Grand leaders are preoccupied with who they leave behind, not what they leave behind. They therefore nurture others, who can take over when they leave, or who can find their purpose in life. That is why leaders are concerned with the future generation. Their craft is often around empowering others, helping others and developing others. True leadership is reproductive. Bullying others is stooping low, so is competing with others. A leader does not compete with others, but with himself or herself. He is or she willing to see a better version of himself or herself than he or she was yesterday, and also doing this to others, helping them to see better versions of themselves tomorrow.

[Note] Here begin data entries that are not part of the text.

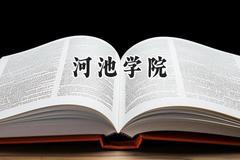 河池学院2024在山东录取分数线是多少？最低463分/最高511分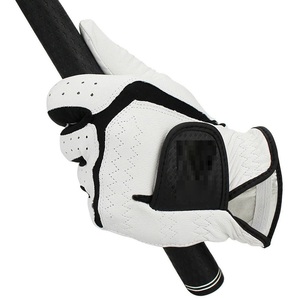 Guante de Golf Unisex Personalizado con Logotipo, de Cuero Cabretta de Alta Calidad, Antideslizante, Suave y Transpirable, con Cierre de Velcro - Product Image 4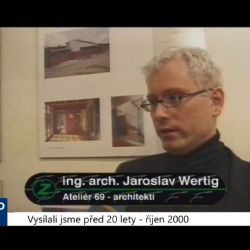 2000 – Cheb: V galerii U Kamene je k vidění zajímavá putovní výstava (TV Západ)
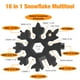 thumbnail image 3 of Multiherramienta 18 en 1 Gifts Snowflake para hombre WEARXI Father Day, 3 of 7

Organizations and companies are in trouble
Organisations and companies have position-holders who have come to be in those positions not by merit, but through manipulative means - nepotism, cronyism or other dubious means. When they are in those positions, they screw those under their charge and organisations go down the trail. That is the reason organisations today are in trouble. They are not growing, are liquidated and some are merged with others due to poor governance and leadership. Most companies are today going through some form of institutional review or restructuring, which are caused by things having gone wrong in the past. Companies and organisations that are properly led thrive, voluntarily reinvent themselves through branding or other ways. Those that seek external intervention either of shareholders or others who instruct that they undergo an institutional review, restructuring and merger or even incorporation are those that are have internal serious problems. They have drifted away from their intended mandate and become less productive and unprofitable. The end- result is that they fold, sell their assets and directors go different ways.